→ EXERCISE DETAILS: Each entry, in full: copy it out exactly.

•••••

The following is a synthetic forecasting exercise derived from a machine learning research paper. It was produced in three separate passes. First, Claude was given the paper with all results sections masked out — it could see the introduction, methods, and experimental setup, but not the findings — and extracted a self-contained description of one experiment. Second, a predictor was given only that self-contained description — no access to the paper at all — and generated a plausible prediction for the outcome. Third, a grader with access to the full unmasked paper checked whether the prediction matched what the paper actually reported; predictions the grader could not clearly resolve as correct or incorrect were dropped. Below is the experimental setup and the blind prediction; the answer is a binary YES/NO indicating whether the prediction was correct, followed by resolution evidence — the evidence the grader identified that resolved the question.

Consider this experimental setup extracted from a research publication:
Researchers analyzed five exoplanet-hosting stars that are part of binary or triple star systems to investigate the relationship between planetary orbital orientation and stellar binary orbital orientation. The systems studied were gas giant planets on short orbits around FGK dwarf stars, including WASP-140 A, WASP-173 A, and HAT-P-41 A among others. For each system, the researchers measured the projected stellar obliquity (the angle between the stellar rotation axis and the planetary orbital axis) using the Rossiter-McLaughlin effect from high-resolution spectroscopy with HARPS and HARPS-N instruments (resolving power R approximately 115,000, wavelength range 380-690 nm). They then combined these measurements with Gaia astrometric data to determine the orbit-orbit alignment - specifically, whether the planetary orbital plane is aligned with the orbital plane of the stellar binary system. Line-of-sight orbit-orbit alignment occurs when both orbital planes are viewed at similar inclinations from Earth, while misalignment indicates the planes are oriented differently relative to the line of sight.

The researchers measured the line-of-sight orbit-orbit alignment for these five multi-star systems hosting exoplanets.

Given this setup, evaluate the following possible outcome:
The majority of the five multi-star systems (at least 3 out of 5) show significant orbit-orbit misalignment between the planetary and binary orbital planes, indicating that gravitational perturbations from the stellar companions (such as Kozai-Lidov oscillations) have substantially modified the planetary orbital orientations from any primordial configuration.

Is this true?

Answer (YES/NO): NO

•••••

→ WORKED SOLUTION:
The following is a synthetic forecasting exercise derived from a machine learning research paper. It was produced in three separate passes. First, Claude was given the paper with all results sections masked out — it could see the introduction, methods, and experimental setup, but not the findings — and extracted a self-contained description of one experiment. Second, a predictor was given only that self-contained description — no access to the paper at all — and generated a plausible prediction for the outcome. Third, a grader with access to the full unmasked paper checked whether the prediction matched what the paper actually reported; predictions the grader could not clearly resolve as correct or incorrect were dropped. Below is the experimental setup and the blind prediction; the answer is a binary YES/NO indicating whether the prediction was correct, followed by resolution evidence — the evidence the grader identified that resolved the question.

Consider this experimental setup extracted from a research publication:
Researchers analyzed five exoplanet-hosting stars that are part of binary or triple star systems to investigate the relationship between planetary orbital orientation and stellar binary orbital orientation. The systems studied were gas giant planets on short orbits around FGK dwarf stars, including WASP-140 A, WASP-173 A, and HAT-P-41 A among others. For each system, the researchers measured the projected stellar obliquity (the angle between the stellar rotation axis and the planetary orbital axis) using the Rossiter-McLaughlin effect from high-resolution spectroscopy with HARPS and HARPS-N instruments (resolving power R approximately 115,000, wavelength range 380-690 nm). They then combined these measurements with Gaia astrometric data to determine the orbit-orbit alignment - specifically, whether the planetary orbital plane is aligned with the orbital plane of the stellar binary system. Line-of-sight orbit-orbit alignment occurs when both orbital planes are viewed at similar inclinations from Earth, while misalignment indicates the planes are oriented differently relative to the line of sight.

The researchers measured the line-of-sight orbit-orbit alignment for these five multi-star systems hosting exoplanets.

Given this setup, evaluate the following possible outcome:
The majority of the five multi-star systems (at least 3 out of 5) show significant orbit-orbit misalignment between the planetary and binary orbital planes, indicating that gravitational perturbations from the stellar companions (such as Kozai-Lidov oscillations) have substantially modified the planetary orbital orientations from any primordial configuration.

Is this true?

Answer (YES/NO): NO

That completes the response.